Author: Rob // Category: Q&ABought my home in 2007 with 20 % down. Never wanted to have to pay PMI. With current home values I may only have 10% equity now. Can the lender require PMI under these circumstances?
Tags: Decreases, Home, lender, Mortgage, Require, Value, When, Your
December 23rd, 2009 at 5:50 pm
Most mortgage contracts do not have a PMI clause for future equity changes. Furthermore, the mortgage holder doesnt have the time nor the money to order appraisals on mortgage inventories, to see if you need PMI.
December 23rd, 2009 at 9:06 pm
Generally they will not go back and modify the terms of the already closed loan, particularly if you are making your full payment on time.
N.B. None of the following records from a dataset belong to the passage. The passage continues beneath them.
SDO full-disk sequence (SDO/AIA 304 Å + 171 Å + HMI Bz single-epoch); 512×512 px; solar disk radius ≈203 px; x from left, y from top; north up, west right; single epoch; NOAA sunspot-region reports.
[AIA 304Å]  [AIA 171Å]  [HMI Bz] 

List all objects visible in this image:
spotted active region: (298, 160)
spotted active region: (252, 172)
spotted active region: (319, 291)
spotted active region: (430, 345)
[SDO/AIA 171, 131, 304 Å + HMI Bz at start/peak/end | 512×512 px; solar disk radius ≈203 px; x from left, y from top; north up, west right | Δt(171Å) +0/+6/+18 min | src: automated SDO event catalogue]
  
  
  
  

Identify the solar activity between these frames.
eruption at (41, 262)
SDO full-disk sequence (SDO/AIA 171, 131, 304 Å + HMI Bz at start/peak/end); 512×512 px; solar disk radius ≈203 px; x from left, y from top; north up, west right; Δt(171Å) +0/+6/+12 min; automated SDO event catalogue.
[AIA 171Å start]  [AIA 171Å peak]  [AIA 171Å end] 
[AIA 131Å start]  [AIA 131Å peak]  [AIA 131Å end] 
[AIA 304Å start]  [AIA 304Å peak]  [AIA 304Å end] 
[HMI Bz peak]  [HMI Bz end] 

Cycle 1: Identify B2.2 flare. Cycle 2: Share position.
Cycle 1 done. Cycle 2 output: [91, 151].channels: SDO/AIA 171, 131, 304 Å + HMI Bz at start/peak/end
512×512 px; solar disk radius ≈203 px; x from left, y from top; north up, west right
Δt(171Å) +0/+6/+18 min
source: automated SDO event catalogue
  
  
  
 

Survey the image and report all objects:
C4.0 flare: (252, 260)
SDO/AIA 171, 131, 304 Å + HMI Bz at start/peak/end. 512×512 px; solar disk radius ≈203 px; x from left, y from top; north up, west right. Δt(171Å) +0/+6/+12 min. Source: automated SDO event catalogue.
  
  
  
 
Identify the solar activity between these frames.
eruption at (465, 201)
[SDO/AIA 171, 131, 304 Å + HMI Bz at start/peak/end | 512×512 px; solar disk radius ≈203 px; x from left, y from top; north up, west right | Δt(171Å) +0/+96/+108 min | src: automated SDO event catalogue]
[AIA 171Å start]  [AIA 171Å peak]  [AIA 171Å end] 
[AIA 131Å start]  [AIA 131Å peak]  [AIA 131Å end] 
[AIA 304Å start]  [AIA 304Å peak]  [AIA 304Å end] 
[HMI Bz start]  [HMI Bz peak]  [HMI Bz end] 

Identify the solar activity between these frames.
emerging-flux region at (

However, if you refinance, you may find yourself paying PMI because the loan will go through underwriting again.
So, just stay quiet and pay on time and you should be fine.
December 24th, 2009 at 2:36 am
Yes, but only if the original loan contract specifies that PMI is required when the loan to value ratio goes above 80%.
Remember that equity has nothing to do with how much you put down or how much you’ve paid off of your loan. It only compares current value to loan amount. When values go down, equity goes down.
December 24th, 2009 at 7:07 am
No. THe PMI was never contingent upon a “future” value of your house. It is not a part of your original contract with your lender..
December 24th, 2009 at 10:52 am
I hold mortgages with several banks, none of them have even breached this topic. I do not think they can add it down the road, only at purchase.